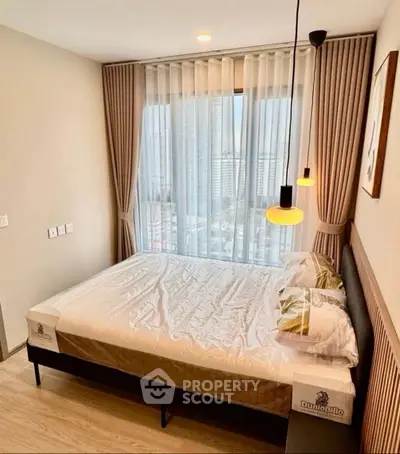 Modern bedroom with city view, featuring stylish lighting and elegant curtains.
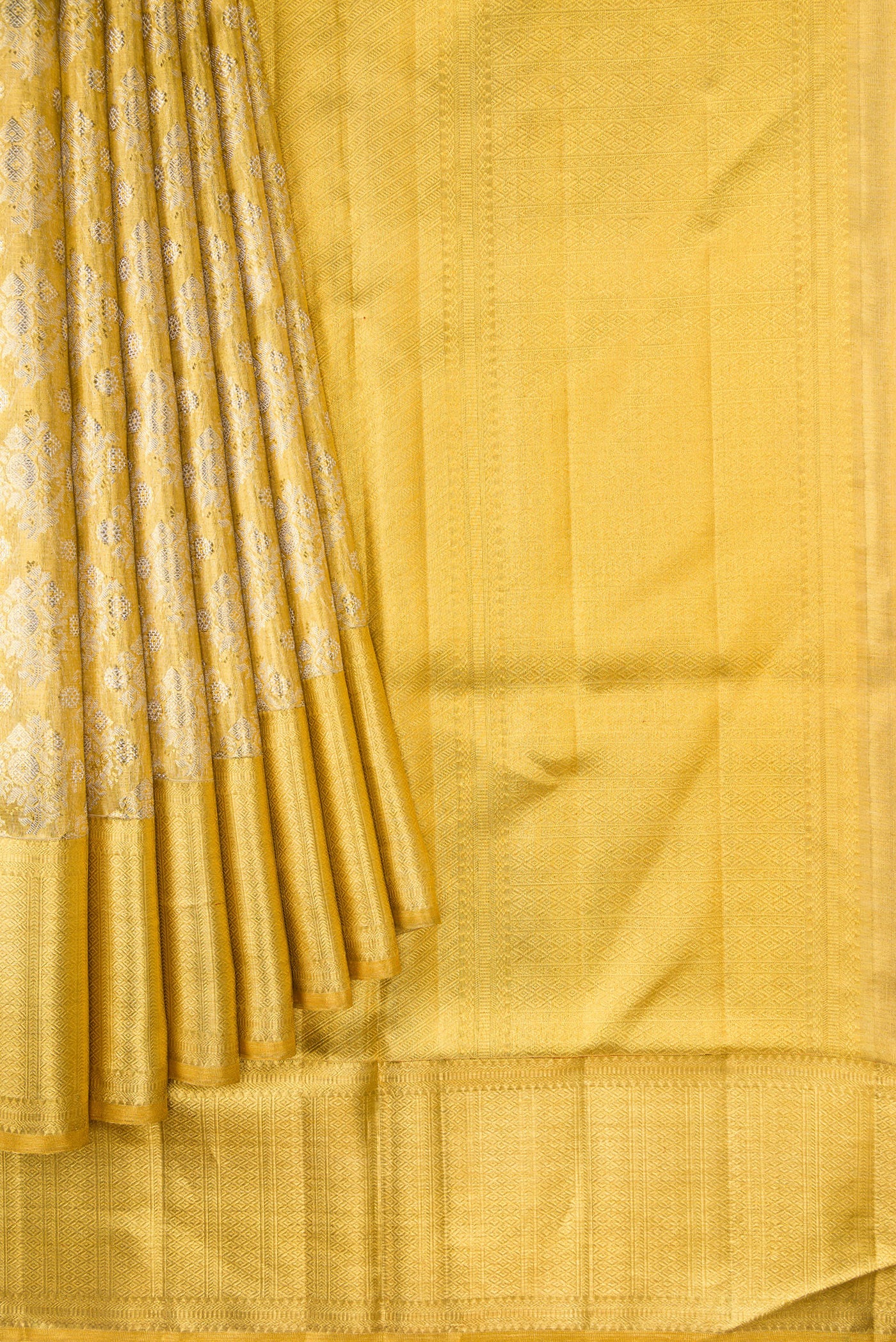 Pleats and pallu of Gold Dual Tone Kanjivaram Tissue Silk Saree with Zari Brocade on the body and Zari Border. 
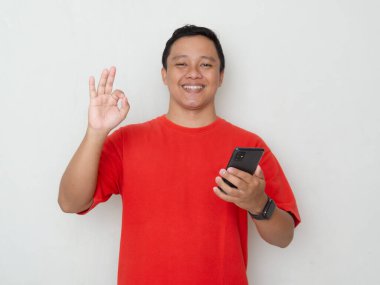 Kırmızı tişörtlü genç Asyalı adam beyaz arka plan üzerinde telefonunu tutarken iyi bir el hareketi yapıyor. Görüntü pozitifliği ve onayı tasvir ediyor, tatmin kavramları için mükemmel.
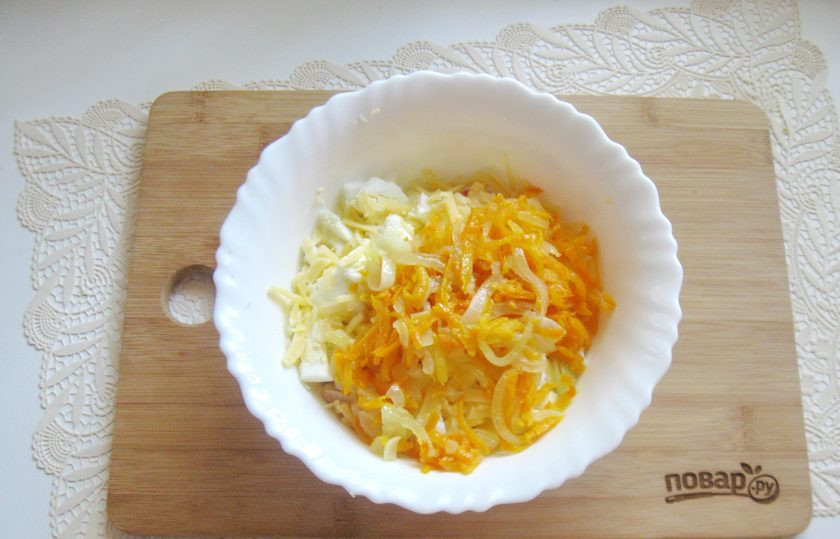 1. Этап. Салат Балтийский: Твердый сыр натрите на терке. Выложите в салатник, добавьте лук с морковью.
________
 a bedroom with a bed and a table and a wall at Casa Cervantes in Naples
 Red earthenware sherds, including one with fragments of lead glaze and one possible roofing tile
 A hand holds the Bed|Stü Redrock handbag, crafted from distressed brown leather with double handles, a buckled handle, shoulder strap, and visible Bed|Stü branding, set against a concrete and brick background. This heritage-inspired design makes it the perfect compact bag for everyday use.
________
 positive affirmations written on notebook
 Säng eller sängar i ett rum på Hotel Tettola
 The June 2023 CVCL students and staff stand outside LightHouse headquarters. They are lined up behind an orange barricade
________
▸ **Required action**
Print every row from the one containing "a bedroom with" down to the one containing "A hand holds", both included, reproducing each row without any change.

▸ **Written response**
 a bedroom with a bed and a table and a wall at Casa Cervantes in Naples
 Red earthenware sherds, including one with fragments of lead glaze and one possible roofing tile
 A hand holds the Bed|Stü Redrock handbag, crafted from distressed brown leather with double handles, a buckled handle, shoulder strap, and visible Bed|Stü branding, set against a concrete and brick background. This heritage-inspired design makes it the perfect compact bag for everyday use.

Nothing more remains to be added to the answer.